*Supplied data:*
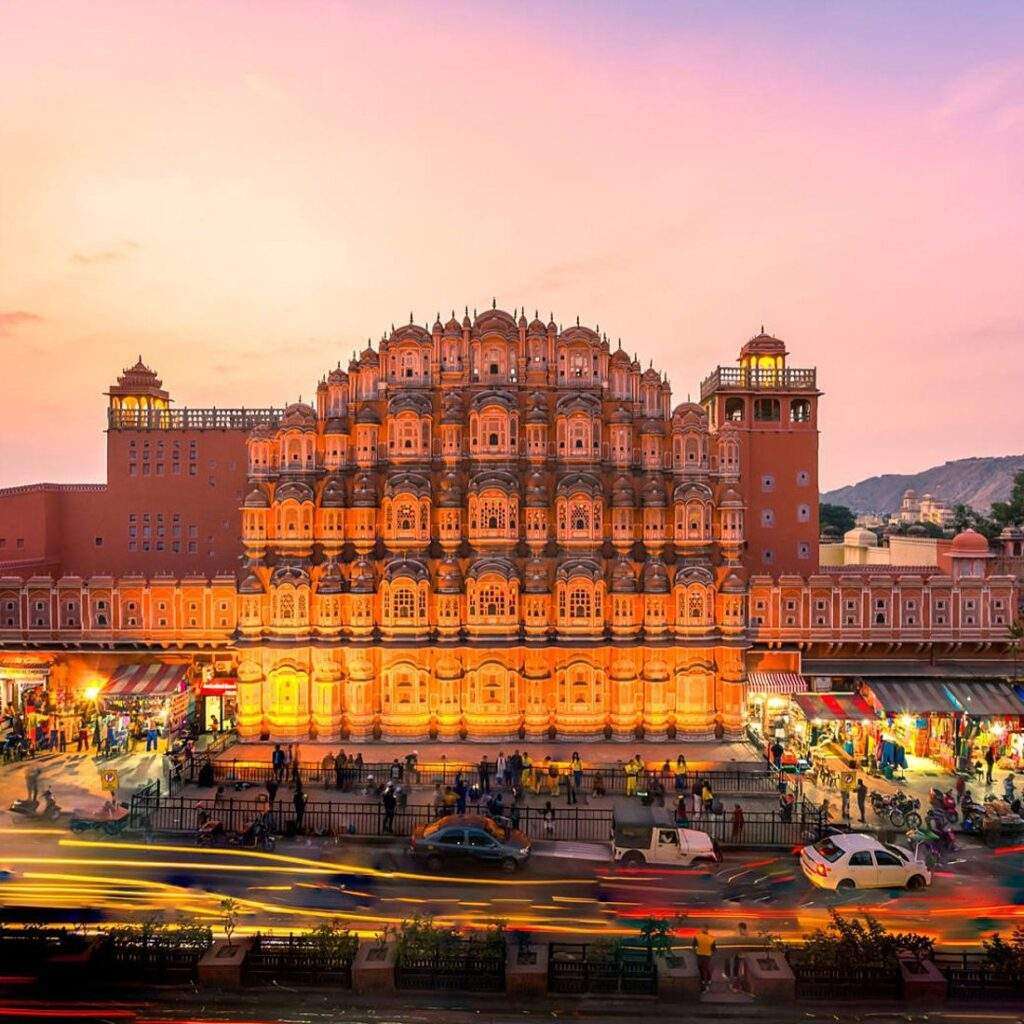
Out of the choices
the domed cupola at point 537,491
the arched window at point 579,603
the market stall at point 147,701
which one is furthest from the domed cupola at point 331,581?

* * *

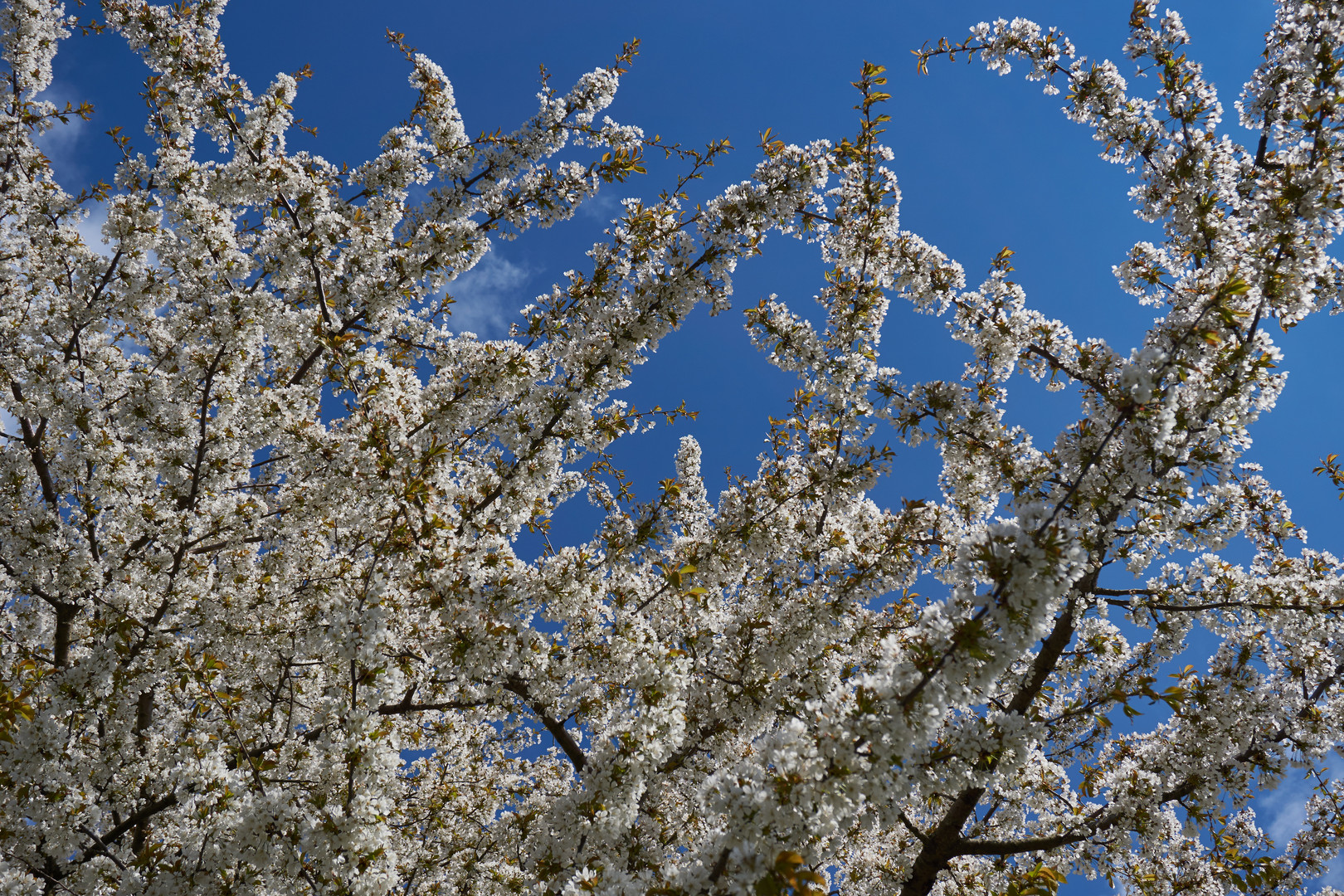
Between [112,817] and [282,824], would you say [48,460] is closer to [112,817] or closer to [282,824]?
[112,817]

*What you will do:* Put everything from the line containing "Out of the choices" down to the line containing "which one is" into a JSON list of strings, one string per line, leaving out blank lines.

*Written response:*
[
  "Out of the choices",
  "the domed cupola at point 537,491",
  "the arched window at point 579,603",
  "the market stall at point 147,701",
  "which one is furthest from the domed cupola at point 331,581?"
]